1.1 Accueillir un sujet…d’étude

S’intéresser à la notion d’accueil en travail social, c’est en premier lieu s’exposer à la difficulté de circonscrire un sujet très large, qui nécessiterait sans doute l’exploration déployée sur une vie, pour n’en appréhender quelques bribes seulement. Accueillir renvoie en effet à des domaines de réflexion qui tendraient à se nourrir en rhizome. Les approches philosophiques, historiques, sociologiques, anthropologiques, économiques, politiques, psychologiques, architecturales, etc. pourraient entrer en résonance avec la thématique de l’accueil, tant elle convoque des éléments épars, qui chacun offre un angle de vue différent rendant son intelligibilité plus complète.

La grande difficulté de ce travail réside donc dans la délimitation d’un champ de possibles, qui permette de dégager de cette complexité, où s’imbriquent rapports interindividuels, sociaux, économiques, historiques, politiques, géographiques, etc. des éléments de compréhension qui auraient pour objectif de rendre compte d’un pan d’une réalité, qui se déploie dans les terrains institutionnels.
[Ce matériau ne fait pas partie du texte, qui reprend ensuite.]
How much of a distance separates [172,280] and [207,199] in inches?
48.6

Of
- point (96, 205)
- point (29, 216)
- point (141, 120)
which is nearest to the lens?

L’autre difficulté se loge dans la perméabilité à l’œuvre entre sujet de recherche et pratique de recherche. Les espaces de porosité entre le sujet choisi et son versant pragmatique dans ma démarche de recherche, a donc auguré de nouvelles interrogations. Comment accueillir les éléments qui me permettraient de comprendre ce qu’accueillir veut dire, tout en sachant que l’inconditionnalité reste un leurre, toujours soumis à des conditions obligées (méthodologiques, épistémologiques, pratiques, etc.) qui traversent la cohérence d’une recherche. Ces éléments aporétiques initiaux, ont constitué en fait des étais à ma démarche herméneutique. Les deux pans : accueillir mon sujet de recherche et accueillir en institution s’est révélé être une forme de miroir. En parlant de l’accueil à mes premier-ère-s interlocuteur-trice-s, la symbolique de l’ouverture inconditionnelle a souvent été mentionnée, mais la pratique m’a montré que celle-ci reste extrêmement régulée. Pareillement, alors que mon premier désir fût de tout embrasser, j’ai bien vite compris qu’il me fallait opérer des renoncements nécessaires. Et conjointement découvert, que l’accueil reste lui aussi, toujours conditionnel. Accueillir reste soumis à la perte.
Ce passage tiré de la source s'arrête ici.